Embracing a competitive and digital future for utilities.
Jack Azagury is the global managing director for Accenture Smart Grid Services and leads Accenture’s Digitally Enabled Grid research program.
Distribution utilities are facing unprecedented challenges on multiple fronts; indeed, there’s even a debate that goes as far as questioning the distribution utility’s very survival. More specifically, we’re seeing a four-pronged threat from increasing cost pressures and regulatory mandates; rapid growth of distributed generation, including solar, storage, and microgrids; continued pressure to improve reliability and response to extreme weather events; and evolving consumer expectations with a continued decline in consumers’ trust.

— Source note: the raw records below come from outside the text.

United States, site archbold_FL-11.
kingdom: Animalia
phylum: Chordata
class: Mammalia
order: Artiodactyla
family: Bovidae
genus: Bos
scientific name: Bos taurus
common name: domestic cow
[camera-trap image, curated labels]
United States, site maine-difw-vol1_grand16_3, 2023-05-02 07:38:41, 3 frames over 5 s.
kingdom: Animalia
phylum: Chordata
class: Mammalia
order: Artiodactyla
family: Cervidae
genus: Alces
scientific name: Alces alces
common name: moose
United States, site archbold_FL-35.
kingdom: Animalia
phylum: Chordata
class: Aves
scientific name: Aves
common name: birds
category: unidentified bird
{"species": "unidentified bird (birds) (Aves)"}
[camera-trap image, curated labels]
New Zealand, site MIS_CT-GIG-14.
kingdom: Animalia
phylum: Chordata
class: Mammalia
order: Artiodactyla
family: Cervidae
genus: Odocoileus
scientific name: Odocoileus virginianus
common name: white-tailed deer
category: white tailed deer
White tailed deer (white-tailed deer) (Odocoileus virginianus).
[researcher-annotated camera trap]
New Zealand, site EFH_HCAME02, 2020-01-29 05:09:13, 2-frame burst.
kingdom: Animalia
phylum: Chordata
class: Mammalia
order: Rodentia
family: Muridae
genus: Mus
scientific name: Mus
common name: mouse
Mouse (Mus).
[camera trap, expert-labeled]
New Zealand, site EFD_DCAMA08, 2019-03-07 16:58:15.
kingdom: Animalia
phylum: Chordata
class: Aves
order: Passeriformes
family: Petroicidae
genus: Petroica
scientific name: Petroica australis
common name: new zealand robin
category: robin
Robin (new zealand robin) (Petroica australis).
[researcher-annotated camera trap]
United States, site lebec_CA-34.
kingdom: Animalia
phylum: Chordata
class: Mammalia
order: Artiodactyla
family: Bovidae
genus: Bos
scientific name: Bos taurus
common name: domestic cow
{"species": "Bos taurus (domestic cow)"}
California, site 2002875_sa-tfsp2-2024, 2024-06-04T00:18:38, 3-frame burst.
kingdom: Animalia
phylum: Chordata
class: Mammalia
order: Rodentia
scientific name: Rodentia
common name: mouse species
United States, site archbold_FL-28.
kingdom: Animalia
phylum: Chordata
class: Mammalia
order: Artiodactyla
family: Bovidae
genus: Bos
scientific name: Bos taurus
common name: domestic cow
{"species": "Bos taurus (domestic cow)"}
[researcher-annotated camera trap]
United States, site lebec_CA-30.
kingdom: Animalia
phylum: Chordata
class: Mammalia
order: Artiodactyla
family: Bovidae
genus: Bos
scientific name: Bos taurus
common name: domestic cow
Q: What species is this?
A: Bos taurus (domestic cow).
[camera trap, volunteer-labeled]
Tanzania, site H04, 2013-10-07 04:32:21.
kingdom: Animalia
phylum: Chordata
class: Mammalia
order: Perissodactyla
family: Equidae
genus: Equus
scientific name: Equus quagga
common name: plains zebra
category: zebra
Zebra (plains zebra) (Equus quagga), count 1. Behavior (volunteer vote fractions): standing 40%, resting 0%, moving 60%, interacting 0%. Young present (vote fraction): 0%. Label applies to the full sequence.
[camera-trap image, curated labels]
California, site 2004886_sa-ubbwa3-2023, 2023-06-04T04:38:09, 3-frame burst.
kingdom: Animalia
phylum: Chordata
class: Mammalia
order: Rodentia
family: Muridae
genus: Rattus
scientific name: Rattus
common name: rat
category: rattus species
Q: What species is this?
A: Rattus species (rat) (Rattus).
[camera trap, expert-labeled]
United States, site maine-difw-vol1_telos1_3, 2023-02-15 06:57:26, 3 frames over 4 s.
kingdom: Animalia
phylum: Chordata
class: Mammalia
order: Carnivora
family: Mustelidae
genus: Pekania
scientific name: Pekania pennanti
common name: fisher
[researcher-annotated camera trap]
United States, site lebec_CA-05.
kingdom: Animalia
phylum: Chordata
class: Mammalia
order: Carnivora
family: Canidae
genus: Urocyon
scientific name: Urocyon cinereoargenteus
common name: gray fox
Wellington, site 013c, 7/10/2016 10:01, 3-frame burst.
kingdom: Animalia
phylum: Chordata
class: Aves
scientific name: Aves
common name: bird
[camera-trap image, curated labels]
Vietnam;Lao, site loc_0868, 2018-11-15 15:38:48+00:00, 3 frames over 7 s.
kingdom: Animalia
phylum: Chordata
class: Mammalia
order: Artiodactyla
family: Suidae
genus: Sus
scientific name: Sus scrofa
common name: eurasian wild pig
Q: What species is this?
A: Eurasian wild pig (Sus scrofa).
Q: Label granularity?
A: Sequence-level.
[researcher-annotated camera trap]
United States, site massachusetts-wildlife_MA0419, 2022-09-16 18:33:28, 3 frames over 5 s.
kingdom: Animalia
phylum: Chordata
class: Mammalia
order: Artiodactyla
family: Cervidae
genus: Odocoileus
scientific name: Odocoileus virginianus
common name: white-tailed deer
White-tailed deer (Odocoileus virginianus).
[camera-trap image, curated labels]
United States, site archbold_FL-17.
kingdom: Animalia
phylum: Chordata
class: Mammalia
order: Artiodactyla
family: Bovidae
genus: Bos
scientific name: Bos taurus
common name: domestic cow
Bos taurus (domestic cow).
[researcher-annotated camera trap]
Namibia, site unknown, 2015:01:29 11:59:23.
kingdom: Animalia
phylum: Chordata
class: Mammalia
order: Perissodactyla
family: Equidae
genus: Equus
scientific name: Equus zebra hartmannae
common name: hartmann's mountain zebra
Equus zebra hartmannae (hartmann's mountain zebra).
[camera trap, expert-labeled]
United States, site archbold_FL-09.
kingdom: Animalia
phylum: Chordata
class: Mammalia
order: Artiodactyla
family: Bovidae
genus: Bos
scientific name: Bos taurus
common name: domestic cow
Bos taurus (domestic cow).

In fact, our research has shown that today, consumer trust in utilities is the lowest that it’s been in four years, with only 24 percent of consumers trusting their energy provider to offer advice on energy efficiency.1
These threats taken standalone are surmountable but put together they have the potential to reshape the industry as we know it. Many utilities are actively discussing the scenario where solar PV combined with storage reach grid parity (which will happen in the next 10 to 15 years in some markets). In an extreme case, this could result in a dangerous spiral where the grid is relegated to the role of backup provider and operators are forced to spread their fixed network-related costs across fewer customers, thereby driving up energy prices and further accelerating defections.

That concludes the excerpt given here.